Teradata User Query or Datastage

maneesh_shahjee · Post by **maneesh_shahjee** » Thu Mar 01, 2007 7:36 am

Hi,
While designing jobs I have stuck at one point, Whether should I use userdefined query in Teradata enterprise stage to bring columns and calculate avg, sum, top records etc.. Or first I should select columns from teradata stage and perform sum avg , get top records in transformer stage. Which one would be beneficial since source data is very high and query can be bit complex.

Any one have any idea which option should I choose ?

Thanks in Advance.
Maneesh

meena · Post by **meena** » Thu Mar 01, 2007 7:47 am

Maneesh,
I think user defined query would be better instead of using transformer stage for this.

ray.wurlod · Post by **ray.wurlod** » Thu Mar 01, 2007 3:54 pm

The Transformer stage would not be the appropriate stage type in any case; you would use an Aggregator stage to aggregate the data in this fashion. Sort the data as they are extracted, and use Sort method in the Aggregator stage. Or do the aggregations as part of the extraction (which means that you must use an SQL-capable stage to do so).

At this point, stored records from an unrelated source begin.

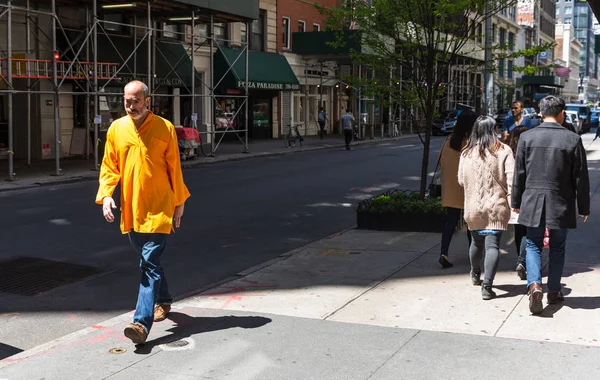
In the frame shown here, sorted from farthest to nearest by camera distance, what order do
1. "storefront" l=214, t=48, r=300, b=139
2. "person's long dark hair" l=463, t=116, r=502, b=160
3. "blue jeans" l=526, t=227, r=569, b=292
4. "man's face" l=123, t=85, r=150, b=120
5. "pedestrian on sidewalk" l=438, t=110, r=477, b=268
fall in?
"storefront" l=214, t=48, r=300, b=139 → "pedestrian on sidewalk" l=438, t=110, r=477, b=268 → "person's long dark hair" l=463, t=116, r=502, b=160 → "blue jeans" l=526, t=227, r=569, b=292 → "man's face" l=123, t=85, r=150, b=120

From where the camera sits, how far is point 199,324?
6.09 metres

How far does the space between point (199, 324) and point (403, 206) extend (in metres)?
5.37

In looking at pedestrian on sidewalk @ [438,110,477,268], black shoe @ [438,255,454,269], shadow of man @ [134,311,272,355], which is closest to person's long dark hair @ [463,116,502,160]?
pedestrian on sidewalk @ [438,110,477,268]

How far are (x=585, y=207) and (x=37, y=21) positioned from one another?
20.0 metres

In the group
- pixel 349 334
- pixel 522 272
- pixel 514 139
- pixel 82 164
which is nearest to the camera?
pixel 349 334

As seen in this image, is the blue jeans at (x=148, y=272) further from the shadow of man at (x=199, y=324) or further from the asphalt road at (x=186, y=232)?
the asphalt road at (x=186, y=232)

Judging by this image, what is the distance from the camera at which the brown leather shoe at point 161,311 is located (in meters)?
6.15

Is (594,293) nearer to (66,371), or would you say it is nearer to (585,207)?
(585,207)


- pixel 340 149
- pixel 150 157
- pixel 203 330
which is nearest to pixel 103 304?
pixel 203 330

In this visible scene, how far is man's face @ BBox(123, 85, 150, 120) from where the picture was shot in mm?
5492

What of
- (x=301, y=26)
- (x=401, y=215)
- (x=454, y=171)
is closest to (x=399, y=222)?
(x=401, y=215)

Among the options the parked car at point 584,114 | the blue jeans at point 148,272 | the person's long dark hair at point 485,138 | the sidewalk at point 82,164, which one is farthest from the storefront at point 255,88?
the blue jeans at point 148,272

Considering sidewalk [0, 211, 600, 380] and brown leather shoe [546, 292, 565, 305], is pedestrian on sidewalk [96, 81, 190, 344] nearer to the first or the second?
sidewalk [0, 211, 600, 380]

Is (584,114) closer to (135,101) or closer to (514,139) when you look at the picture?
(514,139)
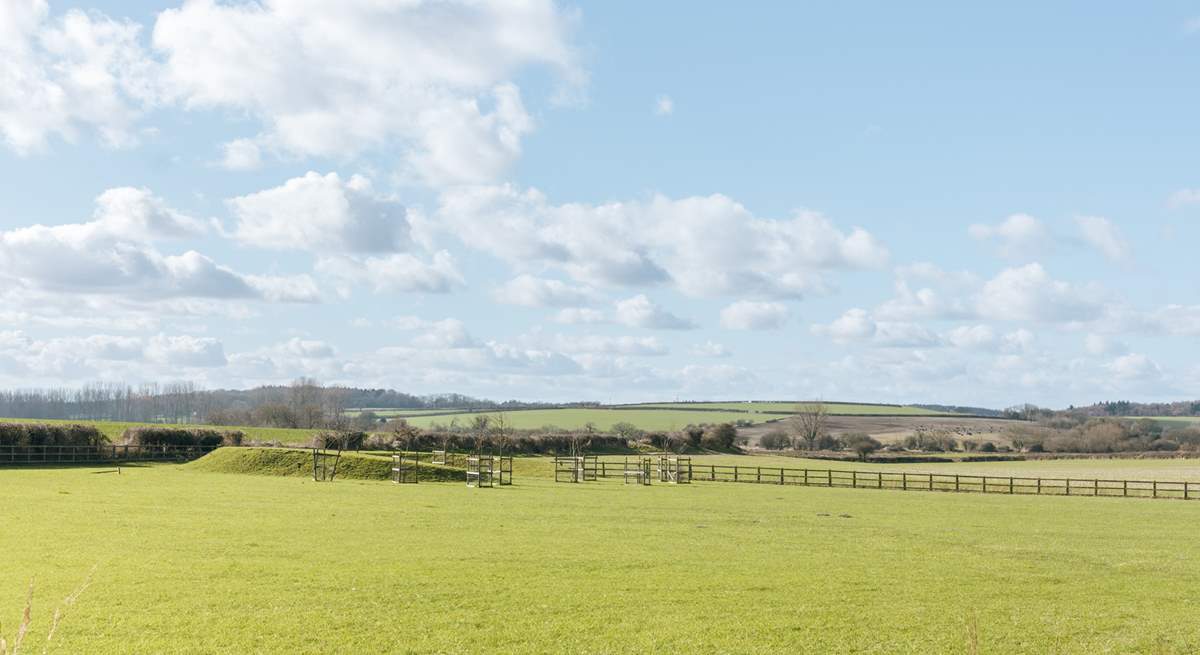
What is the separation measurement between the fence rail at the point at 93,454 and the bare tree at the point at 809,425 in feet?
268

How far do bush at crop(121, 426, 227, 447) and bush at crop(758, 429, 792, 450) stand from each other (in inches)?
2846


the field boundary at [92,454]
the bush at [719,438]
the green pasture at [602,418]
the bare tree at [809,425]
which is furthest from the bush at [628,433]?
the field boundary at [92,454]

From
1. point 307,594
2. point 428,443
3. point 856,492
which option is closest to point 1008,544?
point 307,594

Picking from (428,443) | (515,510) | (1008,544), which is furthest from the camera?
(428,443)

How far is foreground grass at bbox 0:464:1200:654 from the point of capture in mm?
14055

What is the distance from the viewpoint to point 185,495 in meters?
37.8

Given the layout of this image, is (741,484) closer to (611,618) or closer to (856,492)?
(856,492)

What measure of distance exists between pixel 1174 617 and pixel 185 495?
33.6m

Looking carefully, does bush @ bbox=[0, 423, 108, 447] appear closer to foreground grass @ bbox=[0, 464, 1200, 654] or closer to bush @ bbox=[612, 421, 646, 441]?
foreground grass @ bbox=[0, 464, 1200, 654]

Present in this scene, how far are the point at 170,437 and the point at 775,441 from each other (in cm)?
7852

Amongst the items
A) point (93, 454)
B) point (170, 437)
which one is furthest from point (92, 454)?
point (170, 437)

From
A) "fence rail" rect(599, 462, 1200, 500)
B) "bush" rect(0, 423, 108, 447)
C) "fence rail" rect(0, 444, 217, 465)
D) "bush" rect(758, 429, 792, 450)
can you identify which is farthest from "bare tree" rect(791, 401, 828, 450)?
"bush" rect(0, 423, 108, 447)

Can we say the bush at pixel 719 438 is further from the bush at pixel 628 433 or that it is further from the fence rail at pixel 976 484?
the fence rail at pixel 976 484

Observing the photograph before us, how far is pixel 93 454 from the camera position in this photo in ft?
234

vmcburney · Post by **vmcburney** » Thu Mar 01, 2007 4:37 pm

It really depends on whether you have the capacity in your Teradata engine or on your DataStage server. DataStage offers a GUI inteface to do the aggregation while Teradata requires you writing and maintaining SQL and perhaps losing some of your data lineage. I would recommend asking for a Teradata view of the aggregated data so Teradata support can properly tune it, especially if it is joining tables. There is no doubt a Teradata aggregate SQL will be faster as DataStage will need to retrieve all the detail rows onto the server before aggregating it but DataStage may be more scalable if your Teradata server is under constant user stress.